Jerry Favors Analysis, Aug 20, 1999
Last week we told subscribers that we looked for a rally this week which should peak by Tuesday and then be followed by a decline which should bottom near Thursday, August 20, plus or minus 1 day. The Cycles then call for a rally into August 24, plus or minus 1 day. The Dow in fact reached a print high of 11,117 on Tuesday, August 17 - up 143 points from last Friday's close and up 567 points from the August 10 print low of 10,549.10. As expected, the Dow then began a correction which fell 243 points to the 10,873.30 print low of Thursday, August 19. Technically the Cycles suggest a short-term high near August 24, plus or minus 1 day and then a decline into the end of August. However, if any part of this forecast is to be proven wrong it will probably be the part calling for a decline into the end of August. That decline could prove very short-lived, and then rally to higher highs near the end of this month.
The next important resistance level for the Dow is 11,117 on a print basis.
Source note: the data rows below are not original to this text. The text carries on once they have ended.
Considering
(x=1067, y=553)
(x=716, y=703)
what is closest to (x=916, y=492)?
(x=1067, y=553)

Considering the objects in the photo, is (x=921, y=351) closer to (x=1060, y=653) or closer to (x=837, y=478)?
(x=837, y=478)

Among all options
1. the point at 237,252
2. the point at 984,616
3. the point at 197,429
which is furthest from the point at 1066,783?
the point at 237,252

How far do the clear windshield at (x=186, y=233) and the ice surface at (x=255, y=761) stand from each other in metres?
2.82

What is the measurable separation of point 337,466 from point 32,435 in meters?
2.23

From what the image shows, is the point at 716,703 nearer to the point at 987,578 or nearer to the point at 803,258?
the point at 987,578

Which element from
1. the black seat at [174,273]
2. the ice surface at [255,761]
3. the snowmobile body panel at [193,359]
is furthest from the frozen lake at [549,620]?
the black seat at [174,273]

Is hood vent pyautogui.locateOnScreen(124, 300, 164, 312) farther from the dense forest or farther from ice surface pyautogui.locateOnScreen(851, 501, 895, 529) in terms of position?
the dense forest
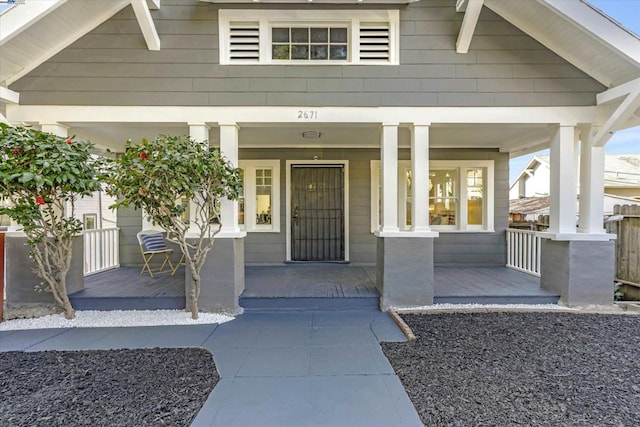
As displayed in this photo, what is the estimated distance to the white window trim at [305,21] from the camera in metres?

If that resistance is exceeded it will suggest a test of the all-time print high of 11,252.10.
We still have an outstanding upside projection for the Dow calling for 11,450 plus or minus 96 points intraday. As long as yesterday's lows in the Dow are not broken from here that projection will remain intact. In fact, if the Dow exceeds 11,253 on a print basis and 11,325 intraday it will confirm a new upside projection calling for a rally up near 11,563 plus or minus 107 points intraday. That projection would call for a minimum of 11,456 intraday.
If the rally fails early next week, the key support will be this week's lows of 10,873.30 on a print basis and 10,810 intraday. If both of those support levels are broken it will signal a stronger decline next week than we would like to see. However, make no mistake: we do remain bullish here and we believe any correction will ultimately be followed by new highs this year.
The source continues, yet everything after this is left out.